Army Maj. Gen. Jeffrey J. Snow briefed Pentagon reporters on the conclusions of the Annual Report to Congress on Sexual Harassment and Violence at the Military Service Academies. Air Force Col. Alan Metzler, deputy SAPRO director; Nate Galbreath, a SAPRO official; and Elizabeth P. Van Winkle of the Defense Manpower Data Center accompanied Snow.

“Sexual assault is a crime and has no place at the academies, just as it has no place in our own forces,” Snow said. “The academies are where we develop the future leaders of the military. That is why it is essential that the department instill in its future leaders a commitment to fostering a climate of dignity and respect, where cadets and midshipmen are empowered and possess the social courage to take action when faced with situations at risk for sexual assault, sexual harassment, and inappropriate behavior of any kind.”

The report, which covers the 2012-13 school year, found the academies complied with all policies regarding sexual harassment and sexual assault. “The academies instituted new initiatives during the year to enhance training, improve awareness and promote a safe environment for all cadets and midshipmen,” Snow said.

In 2013, reports of sexual assault decreased at the U.S. Military Academy in West Point, N.Y., and the U.S. Air Force Academy in Colorado Springs, Colo. The number of reported incidents went up at the U.S. Naval Academy in Annapolis, Md.

Overall, there were 70 reports involving at least one military victim or military subject at the academies. “Of those 70 reports, 53 were made by cadets and midshipmen for events they experienced while they were in military service,” Snow said.

The report includes the conclusions based on focus groups conducted at the institutions. One encouraging report was that cadets and midshipmen believed that reports of sexual harassment or sexual assault would be taken seriously by academy leadership and dealt with appropriately, Snow said. “That’s good,” he added. “Cadets and midshipmen also identified peer pressure as a barrier to reporting. That’s not good.”

The general also announced changes to the department’s approach to the problem that Defense Secretary Chuck Hagel has directed.

To ensure unity of effort and purpose, the service academy superintendents will implement sexual assault and sexual harassment prevention and response strategic plans that are aligned with their respective service strategic plans. Hagel also ordered that cadets and midshipmen be involved in command climate assessments.

“To increase a victim’s confidence associated with reporting, the superintendents must develop and implement solutions that address concerns of social retaliation amongst peers, engage with leaders and supervisors of teams, clubs, and other cadet and midshipmen organizations, and provide cadet and midshipmen influencers with the skills and knowledge to strengthen their ongoing mentorship programs,” Snow said.

The secretary also directed academy superintendents to review and expand institutional alcohol policies to address risk factors beyond individual use, including the availability of alcohol, training providers and community outreach.

The superintendents have until March 31 to report their plans to the Pentagon.

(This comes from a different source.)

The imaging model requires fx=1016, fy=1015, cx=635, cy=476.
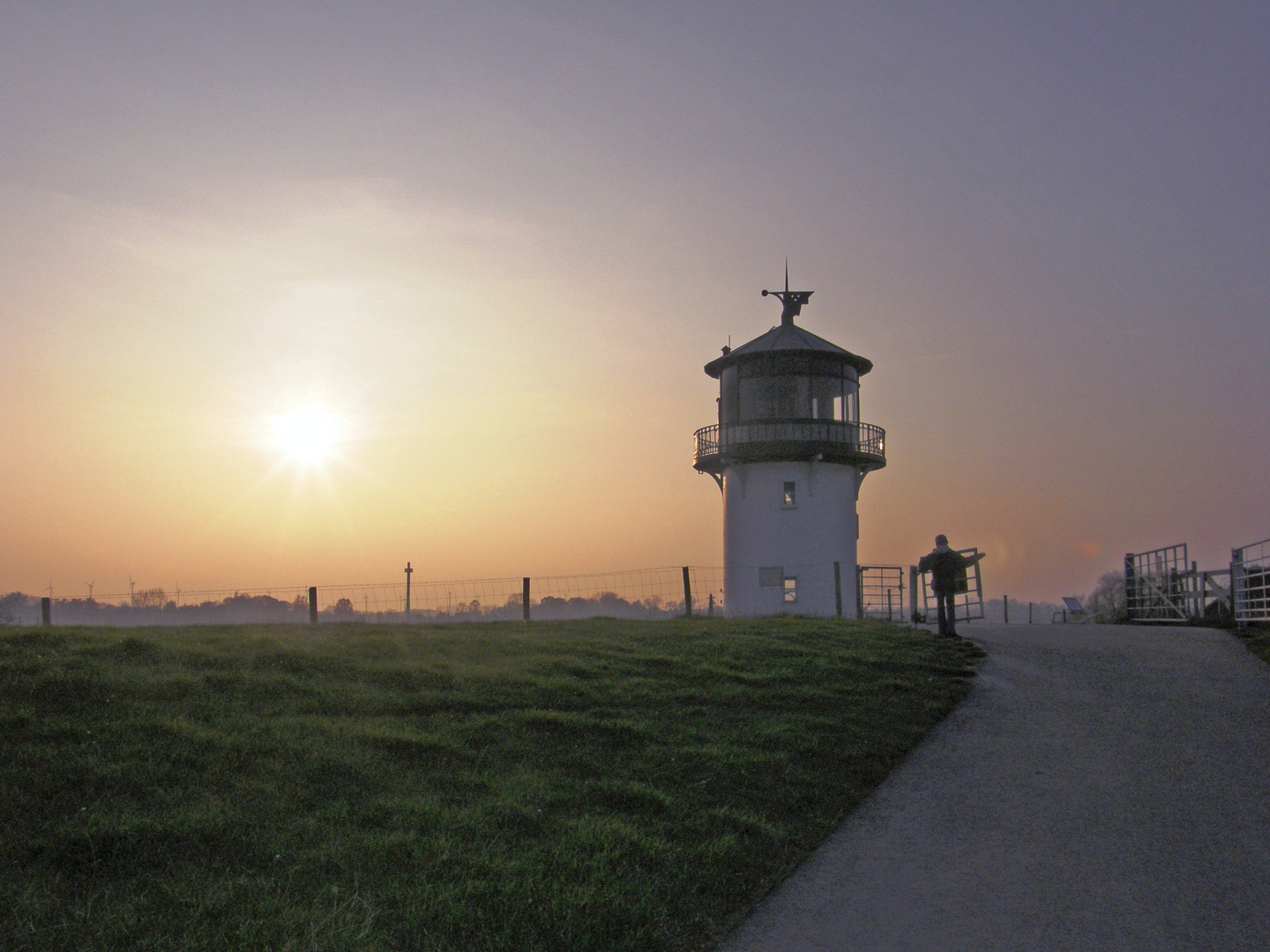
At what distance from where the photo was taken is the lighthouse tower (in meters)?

The department aspires to be a national leader in combatting the crime of sexual assault, Metzler said, just as it was a leader in integration of African-Americans. “We intend to impart a set of values and expectations and standards of behavior,” the colonel said. “That’s how we’ve led change in these other cultural issues, and that’s how we intend to lead change here.”

It starts with good leaders doing the right things, the colonel said. Offensive remarks or emails, sexist behavior and harassment all must end, he added.

“We have to start on the low end of that continuum of harm, create that nonpermissive environment, detect offenders, conduct complete and total independent investigations … and then hold offenders appropriately accountable,” Metzler said.